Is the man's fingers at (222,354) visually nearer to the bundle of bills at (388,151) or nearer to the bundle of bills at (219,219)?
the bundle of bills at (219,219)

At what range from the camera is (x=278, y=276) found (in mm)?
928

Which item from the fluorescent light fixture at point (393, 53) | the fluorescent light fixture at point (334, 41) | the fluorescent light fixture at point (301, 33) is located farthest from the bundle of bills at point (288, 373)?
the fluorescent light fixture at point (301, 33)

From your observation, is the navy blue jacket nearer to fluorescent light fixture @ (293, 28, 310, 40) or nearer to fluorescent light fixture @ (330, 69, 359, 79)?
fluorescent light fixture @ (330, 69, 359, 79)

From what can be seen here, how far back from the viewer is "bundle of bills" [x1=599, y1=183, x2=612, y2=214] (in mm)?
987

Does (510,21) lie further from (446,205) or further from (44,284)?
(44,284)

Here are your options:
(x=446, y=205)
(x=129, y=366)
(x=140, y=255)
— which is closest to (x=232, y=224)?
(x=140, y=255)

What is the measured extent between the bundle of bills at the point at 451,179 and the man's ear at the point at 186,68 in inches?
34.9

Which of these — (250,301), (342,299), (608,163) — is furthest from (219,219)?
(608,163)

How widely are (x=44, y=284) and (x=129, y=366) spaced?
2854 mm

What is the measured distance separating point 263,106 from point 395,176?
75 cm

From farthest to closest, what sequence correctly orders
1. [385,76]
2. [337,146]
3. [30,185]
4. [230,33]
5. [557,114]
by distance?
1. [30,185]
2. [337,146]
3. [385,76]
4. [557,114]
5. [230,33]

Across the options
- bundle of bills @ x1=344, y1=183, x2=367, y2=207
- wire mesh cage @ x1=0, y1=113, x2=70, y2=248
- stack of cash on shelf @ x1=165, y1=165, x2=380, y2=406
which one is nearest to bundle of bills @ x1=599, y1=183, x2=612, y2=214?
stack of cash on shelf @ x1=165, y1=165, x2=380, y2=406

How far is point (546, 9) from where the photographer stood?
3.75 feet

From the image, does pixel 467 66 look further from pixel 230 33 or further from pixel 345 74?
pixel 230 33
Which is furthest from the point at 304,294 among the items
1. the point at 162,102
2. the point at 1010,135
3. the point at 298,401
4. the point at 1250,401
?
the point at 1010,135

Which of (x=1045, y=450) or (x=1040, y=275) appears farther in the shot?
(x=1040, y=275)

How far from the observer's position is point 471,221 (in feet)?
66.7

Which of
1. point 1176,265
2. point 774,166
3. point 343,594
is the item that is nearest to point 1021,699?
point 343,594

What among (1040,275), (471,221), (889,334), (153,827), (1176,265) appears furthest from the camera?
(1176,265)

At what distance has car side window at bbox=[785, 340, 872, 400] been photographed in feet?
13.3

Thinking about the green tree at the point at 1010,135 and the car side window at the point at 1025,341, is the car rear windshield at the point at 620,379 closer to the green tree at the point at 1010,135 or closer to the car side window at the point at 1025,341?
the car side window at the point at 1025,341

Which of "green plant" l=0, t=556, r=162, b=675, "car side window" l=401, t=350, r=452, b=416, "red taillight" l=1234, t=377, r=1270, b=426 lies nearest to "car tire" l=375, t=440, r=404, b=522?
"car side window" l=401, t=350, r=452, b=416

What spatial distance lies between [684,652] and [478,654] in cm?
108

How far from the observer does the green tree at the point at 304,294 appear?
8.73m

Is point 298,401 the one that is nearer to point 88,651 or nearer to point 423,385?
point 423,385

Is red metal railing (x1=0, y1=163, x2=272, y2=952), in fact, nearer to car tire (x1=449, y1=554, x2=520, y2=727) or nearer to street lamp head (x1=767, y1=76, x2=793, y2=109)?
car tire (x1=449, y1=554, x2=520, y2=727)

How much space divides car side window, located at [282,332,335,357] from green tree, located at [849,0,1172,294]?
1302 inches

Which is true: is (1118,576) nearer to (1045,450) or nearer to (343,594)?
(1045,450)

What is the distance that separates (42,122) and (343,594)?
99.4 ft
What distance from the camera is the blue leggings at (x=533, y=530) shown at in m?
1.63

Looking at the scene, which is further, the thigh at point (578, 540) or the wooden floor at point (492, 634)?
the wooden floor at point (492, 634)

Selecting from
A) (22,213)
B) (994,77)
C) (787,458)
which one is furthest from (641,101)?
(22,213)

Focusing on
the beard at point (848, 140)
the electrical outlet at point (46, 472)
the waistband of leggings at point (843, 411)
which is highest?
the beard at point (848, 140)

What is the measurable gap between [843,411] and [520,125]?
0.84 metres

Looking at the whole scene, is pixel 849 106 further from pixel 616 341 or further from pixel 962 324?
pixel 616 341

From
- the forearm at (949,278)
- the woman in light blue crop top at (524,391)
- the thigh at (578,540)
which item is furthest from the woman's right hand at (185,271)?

**BRIEF:** Transcribe the records above exactly as they appear.

**CORRECT ANSWER:**
Is the man's fingers at (222,354) visually nearer to the bundle of bills at (388,151) or nearer to the bundle of bills at (219,219)?
the bundle of bills at (219,219)

At what range from the camera is (x=278, y=276) found (in mm)?
928

Which item from the fluorescent light fixture at point (393, 53) | the fluorescent light fixture at point (334, 41) | the fluorescent light fixture at point (301, 33) is located farthest from the bundle of bills at point (288, 373)?
the fluorescent light fixture at point (301, 33)

From your observation, is the navy blue jacket nearer to fluorescent light fixture @ (293, 28, 310, 40) or nearer to fluorescent light fixture @ (330, 69, 359, 79)?
fluorescent light fixture @ (330, 69, 359, 79)

From what can be seen here, how far back from the viewer is "bundle of bills" [x1=599, y1=183, x2=612, y2=214] (in mm)?
987

Does (510,21) lie further from (446,205) or further from (44,284)?
(44,284)

Here are your options:
(x=446, y=205)
(x=129, y=366)
(x=140, y=255)
— which is closest to (x=232, y=224)?
(x=140, y=255)

What is the measured extent between the bundle of bills at the point at 451,179 and the man's ear at the point at 186,68 in inches?
34.9

Which of these — (250,301), (342,299), (608,163) — is furthest from (219,219)?
(608,163)

How widely are (x=44, y=284) and (x=129, y=366) spaced?
2854 mm

What is the measured distance separating point 263,106 from point 395,176?
75 cm

From farthest to closest, what sequence correctly orders
1. [385,76]
2. [337,146]
3. [30,185]
4. [230,33]
5. [557,114]
by distance?
1. [30,185]
2. [337,146]
3. [385,76]
4. [557,114]
5. [230,33]

Across the options
- bundle of bills @ x1=344, y1=183, x2=367, y2=207
- wire mesh cage @ x1=0, y1=113, x2=70, y2=248
- stack of cash on shelf @ x1=165, y1=165, x2=380, y2=406
which one is nearest to bundle of bills @ x1=599, y1=183, x2=612, y2=214?
stack of cash on shelf @ x1=165, y1=165, x2=380, y2=406

How far is point (546, 9) from where the photographer stood?
3.75 feet

From the image, does pixel 467 66 look further from pixel 230 33 or further from pixel 345 74?
pixel 230 33
Which is furthest from the point at 304,294 among the items
1. the point at 162,102
2. the point at 1010,135
3. the point at 298,401
4. the point at 1250,401
?
the point at 1010,135

Which of (x=1045, y=450) or (x=1040, y=275) appears farther in the shot?
(x=1040, y=275)

How far from the observer's position is point 471,221 (in feet)?
66.7

Which of
1. point 1176,265
2. point 774,166
3. point 343,594
is the item that is nearest to point 1021,699?
point 343,594

What among (1040,275), (471,221), (889,334), (153,827), (1176,265) appears furthest from the camera?
(1176,265)

At what distance has car side window at bbox=[785, 340, 872, 400] been photographed in feet?
13.3

Thinking about the green tree at the point at 1010,135 and the car side window at the point at 1025,341, is the car rear windshield at the point at 620,379 closer to the green tree at the point at 1010,135 or closer to the car side window at the point at 1025,341?
the car side window at the point at 1025,341

Which of "green plant" l=0, t=556, r=162, b=675, "car side window" l=401, t=350, r=452, b=416, "red taillight" l=1234, t=377, r=1270, b=426 lies nearest to "car tire" l=375, t=440, r=404, b=522?
"car side window" l=401, t=350, r=452, b=416

What spatial distance lies between [684,652] and [478,654] in cm?
108

How far from the observer does the green tree at the point at 304,294 appear?
8.73m

Is point 298,401 the one that is nearer to point 88,651 or nearer to point 423,385?
point 423,385

Is red metal railing (x1=0, y1=163, x2=272, y2=952), in fact, nearer to car tire (x1=449, y1=554, x2=520, y2=727) or nearer to street lamp head (x1=767, y1=76, x2=793, y2=109)?
car tire (x1=449, y1=554, x2=520, y2=727)

How much space divides car side window, located at [282,332,335,357] from green tree, located at [849,0,1172,294]?
1302 inches

Which is true: is (1118,576) nearer to (1045,450) or nearer to (343,594)?
(1045,450)

What is the distance that separates (42,122) and (343,594)?
99.4 ft
What distance from the camera is the blue leggings at (x=533, y=530) shown at in m?
1.63

Looking at the scene, which is further, the thigh at point (578, 540) or the wooden floor at point (492, 634)?
the wooden floor at point (492, 634)

Selecting from
A) (22,213)
B) (994,77)
C) (787,458)
which one is furthest from (641,101)?
(22,213)

Focusing on
the beard at point (848, 140)
the electrical outlet at point (46, 472)
the waistband of leggings at point (843, 411)
which is highest?
the beard at point (848, 140)

What is the measurable gap between [843,411] and [520,125]?
0.84 metres

Looking at the whole scene, is pixel 849 106 further from pixel 616 341 or further from pixel 962 324?
pixel 616 341

From
- the forearm at (949,278)
- the woman in light blue crop top at (524,391)
- the thigh at (578,540)
which item is furthest from the woman's right hand at (185,271)?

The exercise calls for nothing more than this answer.